The fundamental truth is that dirty pain is an illusion. It originates within your mind, and only exists insofar as you choose to experience and react to it.

Clean up your Dirty Pain

Dirty pain is “meta pain”—it’s pain about pain. Pain caused by reflecting and feeling bad about pain that you’ve experienced or anticipate experiencing. It’s self-induced pain, and it’s not helpful or productive.

The bad news is that we experience a lot of dirty pain. Some people experience it almost constantly, and everyone experiences it far more than they experience clean pain.

The good news is that because dirty pain originates in your mind, you can choose to turn it off.

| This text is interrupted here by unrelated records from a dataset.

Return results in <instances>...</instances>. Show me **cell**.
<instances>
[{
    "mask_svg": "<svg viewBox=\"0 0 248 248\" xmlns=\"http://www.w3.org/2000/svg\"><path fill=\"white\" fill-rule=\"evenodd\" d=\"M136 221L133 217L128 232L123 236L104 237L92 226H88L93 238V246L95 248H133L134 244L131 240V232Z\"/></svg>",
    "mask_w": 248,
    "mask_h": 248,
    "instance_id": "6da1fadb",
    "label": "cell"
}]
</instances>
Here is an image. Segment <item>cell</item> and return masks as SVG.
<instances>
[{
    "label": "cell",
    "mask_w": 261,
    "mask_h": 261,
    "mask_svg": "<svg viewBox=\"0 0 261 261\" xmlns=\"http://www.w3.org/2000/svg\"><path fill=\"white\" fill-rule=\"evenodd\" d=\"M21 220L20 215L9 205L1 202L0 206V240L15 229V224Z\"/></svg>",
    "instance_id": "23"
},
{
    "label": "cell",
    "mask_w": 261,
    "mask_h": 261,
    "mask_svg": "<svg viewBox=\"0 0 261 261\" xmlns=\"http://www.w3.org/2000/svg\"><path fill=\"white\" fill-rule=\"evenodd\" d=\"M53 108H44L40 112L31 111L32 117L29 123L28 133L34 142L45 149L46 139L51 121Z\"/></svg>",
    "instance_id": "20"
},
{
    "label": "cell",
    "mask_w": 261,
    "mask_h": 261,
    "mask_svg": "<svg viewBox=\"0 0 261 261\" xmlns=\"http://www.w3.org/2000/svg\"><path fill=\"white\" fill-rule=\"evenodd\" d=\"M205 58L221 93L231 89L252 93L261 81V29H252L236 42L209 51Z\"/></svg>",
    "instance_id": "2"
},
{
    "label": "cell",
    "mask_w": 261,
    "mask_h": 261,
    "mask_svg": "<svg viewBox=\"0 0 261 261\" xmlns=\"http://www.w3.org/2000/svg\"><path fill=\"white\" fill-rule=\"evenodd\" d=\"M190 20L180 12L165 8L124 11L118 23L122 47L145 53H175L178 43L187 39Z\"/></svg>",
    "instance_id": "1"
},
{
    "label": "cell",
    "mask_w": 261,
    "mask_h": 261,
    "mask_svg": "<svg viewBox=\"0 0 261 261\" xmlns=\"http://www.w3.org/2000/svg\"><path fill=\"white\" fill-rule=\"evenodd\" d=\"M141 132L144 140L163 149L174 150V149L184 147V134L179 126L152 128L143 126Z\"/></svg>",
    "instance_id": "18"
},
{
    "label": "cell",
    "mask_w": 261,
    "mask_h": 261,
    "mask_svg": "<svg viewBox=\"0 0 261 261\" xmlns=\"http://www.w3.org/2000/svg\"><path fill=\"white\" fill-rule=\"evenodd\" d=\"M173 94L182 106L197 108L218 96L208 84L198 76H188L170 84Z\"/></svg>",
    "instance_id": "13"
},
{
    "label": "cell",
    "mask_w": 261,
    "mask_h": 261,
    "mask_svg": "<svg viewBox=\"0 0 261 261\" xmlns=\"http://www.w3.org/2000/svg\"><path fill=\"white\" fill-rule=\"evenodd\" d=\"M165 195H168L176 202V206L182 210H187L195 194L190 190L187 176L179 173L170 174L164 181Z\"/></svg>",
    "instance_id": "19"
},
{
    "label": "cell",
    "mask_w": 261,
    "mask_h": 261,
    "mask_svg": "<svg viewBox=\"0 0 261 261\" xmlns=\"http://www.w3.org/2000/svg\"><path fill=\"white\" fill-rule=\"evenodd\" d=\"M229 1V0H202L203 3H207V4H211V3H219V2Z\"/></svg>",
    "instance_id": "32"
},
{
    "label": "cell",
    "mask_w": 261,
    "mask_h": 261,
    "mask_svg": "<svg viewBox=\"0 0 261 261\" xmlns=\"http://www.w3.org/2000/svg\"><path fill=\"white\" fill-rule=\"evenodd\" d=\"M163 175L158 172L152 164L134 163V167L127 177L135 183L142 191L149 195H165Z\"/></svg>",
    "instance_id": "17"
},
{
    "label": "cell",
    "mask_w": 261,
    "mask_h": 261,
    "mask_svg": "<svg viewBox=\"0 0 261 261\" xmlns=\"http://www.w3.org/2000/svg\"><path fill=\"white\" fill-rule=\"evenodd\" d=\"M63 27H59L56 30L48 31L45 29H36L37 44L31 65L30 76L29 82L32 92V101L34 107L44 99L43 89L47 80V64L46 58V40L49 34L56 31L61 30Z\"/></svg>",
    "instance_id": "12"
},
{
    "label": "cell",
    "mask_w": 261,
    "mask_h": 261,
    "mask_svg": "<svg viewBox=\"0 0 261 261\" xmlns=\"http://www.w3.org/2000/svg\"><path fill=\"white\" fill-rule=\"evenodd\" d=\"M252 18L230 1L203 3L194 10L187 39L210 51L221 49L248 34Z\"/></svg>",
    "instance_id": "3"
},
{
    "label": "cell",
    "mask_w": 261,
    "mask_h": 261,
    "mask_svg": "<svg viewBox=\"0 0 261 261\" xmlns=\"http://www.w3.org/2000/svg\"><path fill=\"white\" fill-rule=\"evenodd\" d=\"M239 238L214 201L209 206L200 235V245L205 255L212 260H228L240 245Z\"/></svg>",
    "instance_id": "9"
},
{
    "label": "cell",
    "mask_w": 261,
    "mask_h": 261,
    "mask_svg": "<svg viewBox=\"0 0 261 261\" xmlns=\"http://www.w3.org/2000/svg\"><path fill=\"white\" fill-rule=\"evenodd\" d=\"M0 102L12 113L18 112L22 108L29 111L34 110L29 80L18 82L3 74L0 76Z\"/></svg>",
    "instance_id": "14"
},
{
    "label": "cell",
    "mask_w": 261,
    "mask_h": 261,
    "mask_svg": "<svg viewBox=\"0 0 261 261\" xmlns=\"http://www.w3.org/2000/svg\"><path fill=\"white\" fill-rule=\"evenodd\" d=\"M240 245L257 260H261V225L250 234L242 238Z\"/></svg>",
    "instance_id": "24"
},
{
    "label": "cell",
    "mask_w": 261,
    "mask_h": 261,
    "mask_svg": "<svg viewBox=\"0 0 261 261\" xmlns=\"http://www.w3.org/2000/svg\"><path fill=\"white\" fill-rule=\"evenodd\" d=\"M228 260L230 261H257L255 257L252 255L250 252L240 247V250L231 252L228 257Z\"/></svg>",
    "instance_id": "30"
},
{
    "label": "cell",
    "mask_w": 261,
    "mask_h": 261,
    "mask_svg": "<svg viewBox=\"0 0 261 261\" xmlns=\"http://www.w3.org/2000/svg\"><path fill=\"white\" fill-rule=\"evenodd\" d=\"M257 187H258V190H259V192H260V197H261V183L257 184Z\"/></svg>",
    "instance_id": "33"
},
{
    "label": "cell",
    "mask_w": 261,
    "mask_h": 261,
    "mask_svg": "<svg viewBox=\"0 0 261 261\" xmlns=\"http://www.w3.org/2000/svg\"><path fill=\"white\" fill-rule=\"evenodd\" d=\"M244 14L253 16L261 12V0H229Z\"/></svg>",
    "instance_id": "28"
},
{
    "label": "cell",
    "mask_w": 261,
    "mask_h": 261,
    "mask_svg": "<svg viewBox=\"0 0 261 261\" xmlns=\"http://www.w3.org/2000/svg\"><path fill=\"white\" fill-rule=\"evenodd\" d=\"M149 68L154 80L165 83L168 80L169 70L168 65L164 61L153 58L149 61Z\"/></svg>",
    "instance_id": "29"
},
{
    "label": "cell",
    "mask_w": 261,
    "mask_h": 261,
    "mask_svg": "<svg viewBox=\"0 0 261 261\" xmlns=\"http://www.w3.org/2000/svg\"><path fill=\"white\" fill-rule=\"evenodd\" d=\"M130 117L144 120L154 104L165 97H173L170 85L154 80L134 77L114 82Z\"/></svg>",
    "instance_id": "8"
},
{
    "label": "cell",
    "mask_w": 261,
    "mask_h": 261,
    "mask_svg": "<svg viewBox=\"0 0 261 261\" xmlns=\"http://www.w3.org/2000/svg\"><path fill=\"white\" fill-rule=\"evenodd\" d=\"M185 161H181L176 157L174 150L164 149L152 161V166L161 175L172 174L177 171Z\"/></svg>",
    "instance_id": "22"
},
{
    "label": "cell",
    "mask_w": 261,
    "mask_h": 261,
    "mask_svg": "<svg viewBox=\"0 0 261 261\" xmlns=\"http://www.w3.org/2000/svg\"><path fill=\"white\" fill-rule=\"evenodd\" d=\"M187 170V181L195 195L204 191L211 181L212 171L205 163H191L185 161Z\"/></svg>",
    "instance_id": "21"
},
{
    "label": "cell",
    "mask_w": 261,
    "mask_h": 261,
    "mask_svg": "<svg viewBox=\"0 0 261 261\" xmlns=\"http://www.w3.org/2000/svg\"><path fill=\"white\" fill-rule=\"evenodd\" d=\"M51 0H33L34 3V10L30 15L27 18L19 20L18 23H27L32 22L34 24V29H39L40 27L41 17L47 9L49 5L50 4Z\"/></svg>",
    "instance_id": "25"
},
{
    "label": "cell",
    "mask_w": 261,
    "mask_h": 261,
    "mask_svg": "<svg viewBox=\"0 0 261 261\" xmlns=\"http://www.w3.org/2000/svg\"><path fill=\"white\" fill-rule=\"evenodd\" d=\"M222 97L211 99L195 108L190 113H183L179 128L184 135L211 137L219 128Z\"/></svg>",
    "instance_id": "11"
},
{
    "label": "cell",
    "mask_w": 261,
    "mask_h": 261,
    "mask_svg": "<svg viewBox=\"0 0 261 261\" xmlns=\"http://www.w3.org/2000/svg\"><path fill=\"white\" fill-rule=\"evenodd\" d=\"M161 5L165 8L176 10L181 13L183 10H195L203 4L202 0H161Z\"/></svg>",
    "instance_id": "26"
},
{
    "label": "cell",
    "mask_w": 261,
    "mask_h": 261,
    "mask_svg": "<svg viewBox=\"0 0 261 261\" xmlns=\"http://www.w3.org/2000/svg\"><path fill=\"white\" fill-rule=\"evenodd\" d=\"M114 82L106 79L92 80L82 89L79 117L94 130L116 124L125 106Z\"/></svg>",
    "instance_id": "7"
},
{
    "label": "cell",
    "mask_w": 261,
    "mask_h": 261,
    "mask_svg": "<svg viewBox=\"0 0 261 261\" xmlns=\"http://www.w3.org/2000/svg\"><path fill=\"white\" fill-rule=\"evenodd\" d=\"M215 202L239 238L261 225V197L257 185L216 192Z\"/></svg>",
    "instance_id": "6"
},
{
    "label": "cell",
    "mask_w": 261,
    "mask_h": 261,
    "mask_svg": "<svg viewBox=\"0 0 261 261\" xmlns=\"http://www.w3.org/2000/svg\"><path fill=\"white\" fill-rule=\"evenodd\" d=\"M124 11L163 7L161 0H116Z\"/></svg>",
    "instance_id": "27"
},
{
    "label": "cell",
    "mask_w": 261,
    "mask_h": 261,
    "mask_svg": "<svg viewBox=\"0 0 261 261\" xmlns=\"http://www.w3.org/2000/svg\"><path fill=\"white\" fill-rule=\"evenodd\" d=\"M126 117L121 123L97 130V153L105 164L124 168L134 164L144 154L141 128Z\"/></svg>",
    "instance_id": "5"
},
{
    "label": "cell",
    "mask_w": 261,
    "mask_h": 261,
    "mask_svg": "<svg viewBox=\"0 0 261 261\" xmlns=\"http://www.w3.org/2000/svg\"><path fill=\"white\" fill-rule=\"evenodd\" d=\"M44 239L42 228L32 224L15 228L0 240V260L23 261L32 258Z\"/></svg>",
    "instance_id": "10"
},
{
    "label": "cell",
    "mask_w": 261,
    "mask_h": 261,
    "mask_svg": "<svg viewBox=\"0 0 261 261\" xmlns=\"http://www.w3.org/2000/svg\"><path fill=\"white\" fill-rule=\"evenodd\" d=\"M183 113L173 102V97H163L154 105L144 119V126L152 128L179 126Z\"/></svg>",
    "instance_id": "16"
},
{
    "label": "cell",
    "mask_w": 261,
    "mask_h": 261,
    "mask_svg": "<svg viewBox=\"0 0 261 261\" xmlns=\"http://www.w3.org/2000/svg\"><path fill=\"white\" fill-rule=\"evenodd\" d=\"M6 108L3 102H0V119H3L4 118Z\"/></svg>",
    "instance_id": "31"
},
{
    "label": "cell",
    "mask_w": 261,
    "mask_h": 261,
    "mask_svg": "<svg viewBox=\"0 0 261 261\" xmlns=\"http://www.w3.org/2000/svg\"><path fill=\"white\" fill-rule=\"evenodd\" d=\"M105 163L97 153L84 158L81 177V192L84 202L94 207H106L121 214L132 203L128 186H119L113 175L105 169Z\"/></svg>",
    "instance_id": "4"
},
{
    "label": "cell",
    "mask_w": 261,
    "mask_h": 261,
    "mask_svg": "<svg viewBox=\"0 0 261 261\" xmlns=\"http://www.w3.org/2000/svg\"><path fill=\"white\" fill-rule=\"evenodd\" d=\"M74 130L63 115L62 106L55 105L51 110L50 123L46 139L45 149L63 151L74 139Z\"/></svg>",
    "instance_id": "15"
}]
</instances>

Here’s how to beat dirty pain:

Identify which Pain is Dirty

The first step is to identify pain that you are creating:

  • Fears about the future are universally dirty.
  • Anxiety about the past is dirty unless it only exists to avert a similar situation in the future, and then only if that future situation is both probable and legitimately detrimental. If you’re not sure, then it’s dirty.
  • The grimace on your face as you cope with a broken bone is dirty. Your brain is grimacing because it’s a complicated social reaction, and the more you do it the more you’ll believe it. Don’t believe it. I call that “buying the hype.” Don’t buy the hype. Your broken bone probably hurts, but it’s not debilitating. Think of a dog limping along with a sprained ankle, smile on his face. He is not reflecting on whatever pain he’s experiencing, and neither should you.

Acknowledge and Ignore the Pain

turn it off by consciously acknowledging it and consciously choosing not to react to it

Once you’ve identified which pain is dirty, you turn it off by consciously acknowledging it and consciously choosing not to react to it. Be as nervous about your speech as you want to be. Wallow in as much self pity about your broken collar bone as you want to. But speak anyway, and hold your body and face straight anyway.

Be crushed by devastating fear of rejection, but talk to her anyway. Be consumed by terror, but jump out of that plane regardless.

Doing that not only numbs you to fear in exactly the way rejection therapy does, but it has the longer lasting effect of preventing the fear from being generated in the first place. You’re training yourself to exist in the present, and to react to reality.

A perfect example is public speaking. Almost everyone is terrified of it, and when you take the first step of doing it anyway, you are initially petrified. The more you subject yourself to that terror, the less hold it has over you. Eventually the fear goes away entirely as you make yourself competent and convince yourself there’s nothing to fear.

Clean pain is inevitable, but you will find as every athlete and creative has, that clean pain is tolerable. Clean pain is often the precursor to growth, so you may even learn to enjoy it and seek it out.

Take your life back from the dirty pain you create by realizing it’s there, acknowledging it, and then ignoring it entirely.